From the data below, extract every line that contains the word "house" and copy each one unchanged. The match is case-sensitive.

◆ **RECORDS SHOWN**:
____
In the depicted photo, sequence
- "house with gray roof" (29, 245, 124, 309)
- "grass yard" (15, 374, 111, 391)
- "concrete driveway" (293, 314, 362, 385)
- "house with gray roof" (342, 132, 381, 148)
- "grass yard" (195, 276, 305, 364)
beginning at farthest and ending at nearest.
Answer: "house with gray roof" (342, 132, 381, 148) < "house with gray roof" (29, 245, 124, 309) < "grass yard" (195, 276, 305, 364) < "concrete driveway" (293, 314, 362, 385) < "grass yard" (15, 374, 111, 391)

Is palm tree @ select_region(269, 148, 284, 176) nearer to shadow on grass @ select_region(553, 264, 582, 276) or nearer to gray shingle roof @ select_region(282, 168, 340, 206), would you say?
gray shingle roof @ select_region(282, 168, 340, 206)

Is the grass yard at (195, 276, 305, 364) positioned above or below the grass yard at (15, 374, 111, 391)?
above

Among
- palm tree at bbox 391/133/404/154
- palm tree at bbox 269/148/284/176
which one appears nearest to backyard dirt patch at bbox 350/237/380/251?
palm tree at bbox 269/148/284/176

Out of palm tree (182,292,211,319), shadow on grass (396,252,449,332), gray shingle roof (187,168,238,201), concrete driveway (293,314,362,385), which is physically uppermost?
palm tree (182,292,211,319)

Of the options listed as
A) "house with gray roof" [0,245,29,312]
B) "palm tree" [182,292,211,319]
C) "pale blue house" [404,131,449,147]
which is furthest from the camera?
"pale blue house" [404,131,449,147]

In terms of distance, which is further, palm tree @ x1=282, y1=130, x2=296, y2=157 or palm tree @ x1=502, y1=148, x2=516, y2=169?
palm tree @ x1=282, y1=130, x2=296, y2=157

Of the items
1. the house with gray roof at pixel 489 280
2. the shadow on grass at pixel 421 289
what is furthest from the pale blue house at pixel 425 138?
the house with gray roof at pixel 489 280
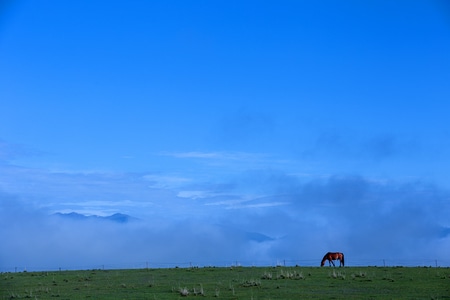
____
◆ **ANSWER BELOW**:
- "house with gray roof" (29, 245, 124, 309)
- "house with gray roof" (342, 132, 381, 148)
Answer: "house with gray roof" (342, 132, 381, 148) < "house with gray roof" (29, 245, 124, 309) < "grass yard" (195, 276, 305, 364) < "concrete driveway" (293, 314, 362, 385) < "grass yard" (15, 374, 111, 391)
A) "house with gray roof" [0,245,29,312]
C) "pale blue house" [404,131,449,147]
"pale blue house" [404,131,449,147]
1. the house with gray roof at pixel 489 280
what is furthest from the pale blue house at pixel 425 138?
the house with gray roof at pixel 489 280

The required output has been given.